*Aim of the exercise*. Return the lines of data below verbatim, beginning at the line that contains "What is the distance the" and stopping after the line that contains "97 centimetres".

*Material*.

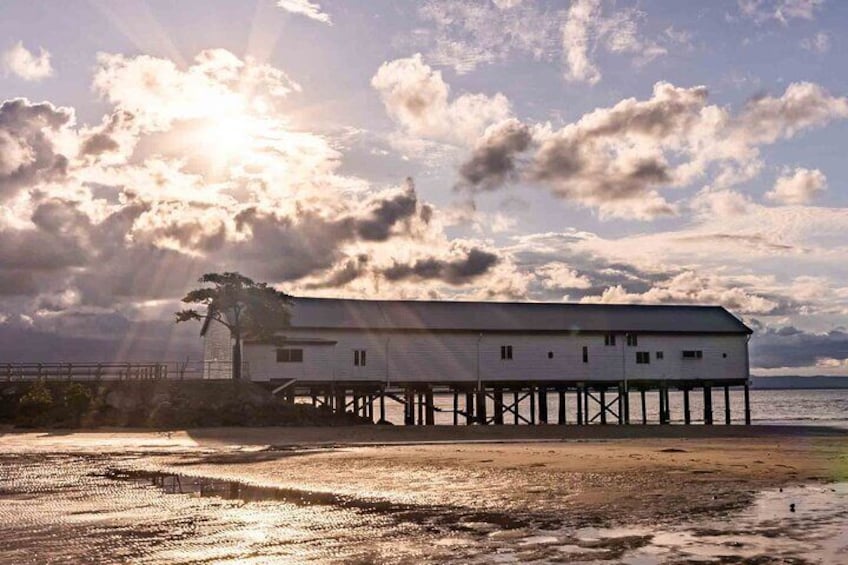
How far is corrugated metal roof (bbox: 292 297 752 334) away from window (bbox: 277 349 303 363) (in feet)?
4.88

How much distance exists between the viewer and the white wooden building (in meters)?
51.9

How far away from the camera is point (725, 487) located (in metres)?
17.3

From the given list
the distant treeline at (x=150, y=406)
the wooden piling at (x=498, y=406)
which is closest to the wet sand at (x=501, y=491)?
the distant treeline at (x=150, y=406)

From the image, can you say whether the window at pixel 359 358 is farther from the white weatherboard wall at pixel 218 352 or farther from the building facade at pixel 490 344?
the white weatherboard wall at pixel 218 352

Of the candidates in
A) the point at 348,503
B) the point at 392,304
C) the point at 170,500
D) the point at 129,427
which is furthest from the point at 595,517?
the point at 392,304

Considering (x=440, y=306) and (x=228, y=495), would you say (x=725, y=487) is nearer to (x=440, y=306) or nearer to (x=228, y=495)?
(x=228, y=495)

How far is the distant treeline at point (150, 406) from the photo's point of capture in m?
42.9

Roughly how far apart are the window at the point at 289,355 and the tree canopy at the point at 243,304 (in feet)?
6.32

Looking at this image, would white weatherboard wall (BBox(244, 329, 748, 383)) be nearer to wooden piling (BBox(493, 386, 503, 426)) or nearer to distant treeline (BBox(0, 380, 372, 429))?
wooden piling (BBox(493, 386, 503, 426))

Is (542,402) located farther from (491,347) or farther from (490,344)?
(490,344)

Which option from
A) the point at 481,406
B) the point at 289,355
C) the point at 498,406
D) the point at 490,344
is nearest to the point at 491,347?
the point at 490,344

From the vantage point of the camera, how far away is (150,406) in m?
44.0

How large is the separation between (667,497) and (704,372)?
45410mm

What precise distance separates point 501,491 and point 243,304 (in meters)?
34.1
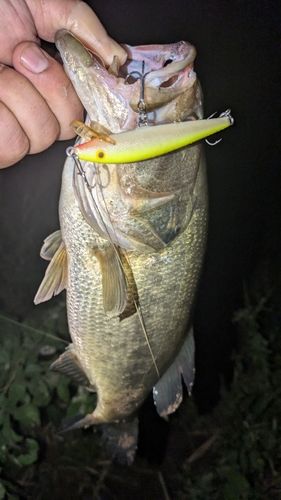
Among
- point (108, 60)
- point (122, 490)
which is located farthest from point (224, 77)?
point (122, 490)

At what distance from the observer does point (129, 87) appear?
60cm

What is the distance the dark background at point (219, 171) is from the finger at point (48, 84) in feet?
0.99

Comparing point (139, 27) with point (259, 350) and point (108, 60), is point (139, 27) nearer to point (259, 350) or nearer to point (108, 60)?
point (108, 60)


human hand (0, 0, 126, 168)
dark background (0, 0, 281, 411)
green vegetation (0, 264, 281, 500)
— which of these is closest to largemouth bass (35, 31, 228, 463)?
human hand (0, 0, 126, 168)

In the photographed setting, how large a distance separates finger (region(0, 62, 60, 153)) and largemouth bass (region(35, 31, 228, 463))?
15 cm

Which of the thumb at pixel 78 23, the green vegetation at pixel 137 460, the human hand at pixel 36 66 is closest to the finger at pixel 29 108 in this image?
the human hand at pixel 36 66

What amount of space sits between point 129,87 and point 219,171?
97 centimetres

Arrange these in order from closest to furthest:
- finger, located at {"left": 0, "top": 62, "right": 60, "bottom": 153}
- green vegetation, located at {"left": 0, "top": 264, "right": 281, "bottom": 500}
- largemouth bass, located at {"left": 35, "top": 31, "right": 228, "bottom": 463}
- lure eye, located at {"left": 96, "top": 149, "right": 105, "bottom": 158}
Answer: lure eye, located at {"left": 96, "top": 149, "right": 105, "bottom": 158}, largemouth bass, located at {"left": 35, "top": 31, "right": 228, "bottom": 463}, finger, located at {"left": 0, "top": 62, "right": 60, "bottom": 153}, green vegetation, located at {"left": 0, "top": 264, "right": 281, "bottom": 500}

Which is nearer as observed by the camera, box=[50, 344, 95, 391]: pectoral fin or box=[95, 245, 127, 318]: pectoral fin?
box=[95, 245, 127, 318]: pectoral fin

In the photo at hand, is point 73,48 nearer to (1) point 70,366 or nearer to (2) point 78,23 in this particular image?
(2) point 78,23

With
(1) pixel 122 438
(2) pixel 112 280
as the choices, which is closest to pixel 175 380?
(1) pixel 122 438

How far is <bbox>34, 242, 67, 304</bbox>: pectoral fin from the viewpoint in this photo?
2.80 feet

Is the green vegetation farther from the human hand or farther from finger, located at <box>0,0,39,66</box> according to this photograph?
finger, located at <box>0,0,39,66</box>

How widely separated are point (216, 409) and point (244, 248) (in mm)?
865
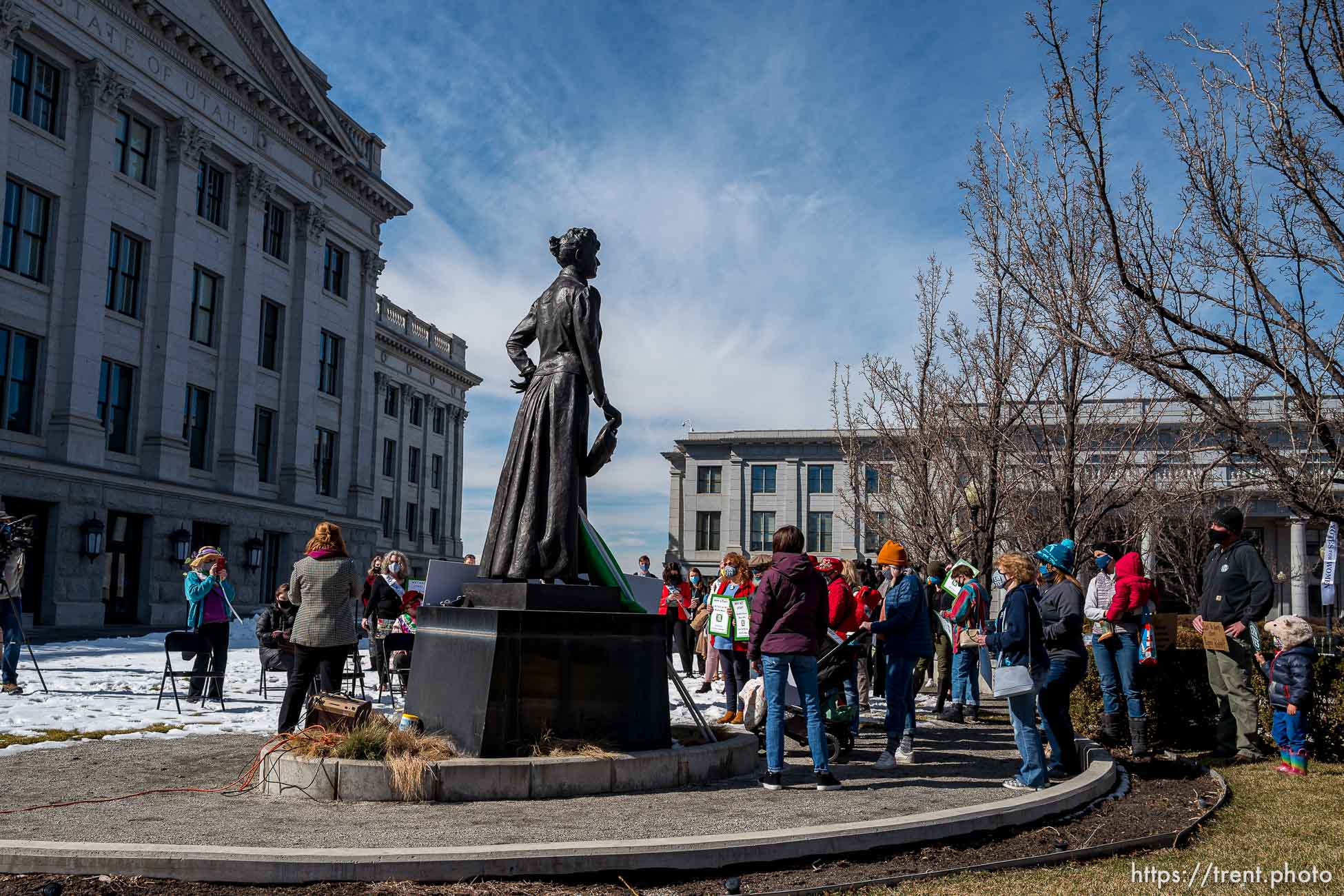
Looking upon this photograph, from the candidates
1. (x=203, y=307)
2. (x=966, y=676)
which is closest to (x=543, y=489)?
(x=966, y=676)

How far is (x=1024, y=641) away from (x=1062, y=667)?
0.69 m

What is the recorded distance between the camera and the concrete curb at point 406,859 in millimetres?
5133

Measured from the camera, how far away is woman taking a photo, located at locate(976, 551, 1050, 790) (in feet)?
25.5

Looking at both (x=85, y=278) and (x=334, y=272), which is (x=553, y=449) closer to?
(x=85, y=278)

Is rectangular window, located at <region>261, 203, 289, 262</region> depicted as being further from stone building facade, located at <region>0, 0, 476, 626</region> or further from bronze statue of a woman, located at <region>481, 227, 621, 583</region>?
bronze statue of a woman, located at <region>481, 227, 621, 583</region>

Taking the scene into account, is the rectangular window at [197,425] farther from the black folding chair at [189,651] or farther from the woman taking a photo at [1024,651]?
the woman taking a photo at [1024,651]

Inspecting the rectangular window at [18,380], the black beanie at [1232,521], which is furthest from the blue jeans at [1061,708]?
the rectangular window at [18,380]

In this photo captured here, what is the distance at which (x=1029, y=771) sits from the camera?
775 cm

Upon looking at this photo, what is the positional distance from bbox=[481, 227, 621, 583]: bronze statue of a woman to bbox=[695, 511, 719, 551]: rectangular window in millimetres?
66182

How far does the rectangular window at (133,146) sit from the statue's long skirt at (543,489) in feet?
88.3

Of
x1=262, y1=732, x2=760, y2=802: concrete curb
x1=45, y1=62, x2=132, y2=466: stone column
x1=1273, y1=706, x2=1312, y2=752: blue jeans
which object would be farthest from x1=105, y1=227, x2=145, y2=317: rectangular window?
x1=1273, y1=706, x2=1312, y2=752: blue jeans

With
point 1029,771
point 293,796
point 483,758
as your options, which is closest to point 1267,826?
point 1029,771

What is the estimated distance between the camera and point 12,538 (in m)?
13.7

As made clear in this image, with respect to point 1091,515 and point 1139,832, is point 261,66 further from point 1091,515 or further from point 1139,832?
point 1139,832
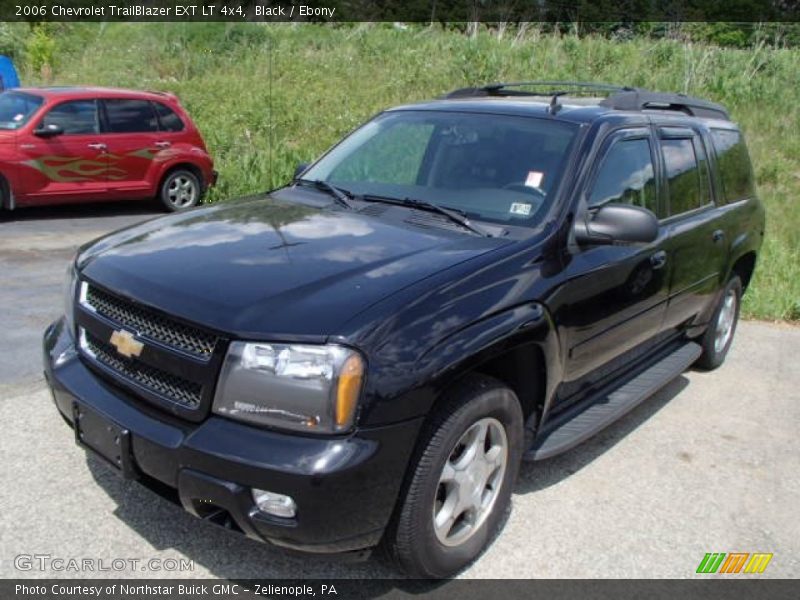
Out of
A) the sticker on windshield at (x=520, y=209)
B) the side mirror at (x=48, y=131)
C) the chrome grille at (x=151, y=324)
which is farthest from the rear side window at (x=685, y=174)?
the side mirror at (x=48, y=131)

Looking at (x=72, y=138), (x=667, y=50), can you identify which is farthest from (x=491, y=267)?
(x=667, y=50)

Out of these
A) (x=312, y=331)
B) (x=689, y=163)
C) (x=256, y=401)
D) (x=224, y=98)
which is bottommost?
(x=224, y=98)

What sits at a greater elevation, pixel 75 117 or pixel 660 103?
pixel 660 103

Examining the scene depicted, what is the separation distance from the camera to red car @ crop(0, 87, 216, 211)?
983 cm

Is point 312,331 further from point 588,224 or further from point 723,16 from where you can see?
point 723,16

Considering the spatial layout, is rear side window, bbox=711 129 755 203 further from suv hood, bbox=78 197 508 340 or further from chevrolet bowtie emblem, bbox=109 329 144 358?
chevrolet bowtie emblem, bbox=109 329 144 358

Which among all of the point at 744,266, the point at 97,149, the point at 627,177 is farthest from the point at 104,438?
the point at 97,149

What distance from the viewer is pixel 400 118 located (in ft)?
14.9

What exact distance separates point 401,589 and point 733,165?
3895 mm

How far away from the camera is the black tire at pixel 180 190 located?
11.2 m

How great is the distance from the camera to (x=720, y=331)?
18.8ft

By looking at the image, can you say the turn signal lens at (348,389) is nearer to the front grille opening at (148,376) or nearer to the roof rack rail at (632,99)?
the front grille opening at (148,376)

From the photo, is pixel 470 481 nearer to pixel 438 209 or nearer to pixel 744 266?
pixel 438 209

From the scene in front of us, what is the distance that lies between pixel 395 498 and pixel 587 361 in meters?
1.46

*Solution*.
What is the distance the dark background at point (219, 171) is from the finger at point (48, 84) in feet?
0.99

Comparing point (139, 27) with point (259, 350) and point (108, 60), is point (139, 27) nearer to point (259, 350) or nearer to point (108, 60)?
point (108, 60)


human hand (0, 0, 126, 168)
dark background (0, 0, 281, 411)
green vegetation (0, 264, 281, 500)
— which of these is closest to largemouth bass (35, 31, 228, 463)?
human hand (0, 0, 126, 168)

In the photographed setting, how large a distance separates finger (region(0, 62, 60, 153)) and largemouth bass (region(35, 31, 228, 463))?
15 cm

Which of the thumb at pixel 78 23, the green vegetation at pixel 137 460, the human hand at pixel 36 66 is closest to the finger at pixel 29 108 in this image?
the human hand at pixel 36 66

What amount of space sits between point 129,87 and point 219,171?
97 centimetres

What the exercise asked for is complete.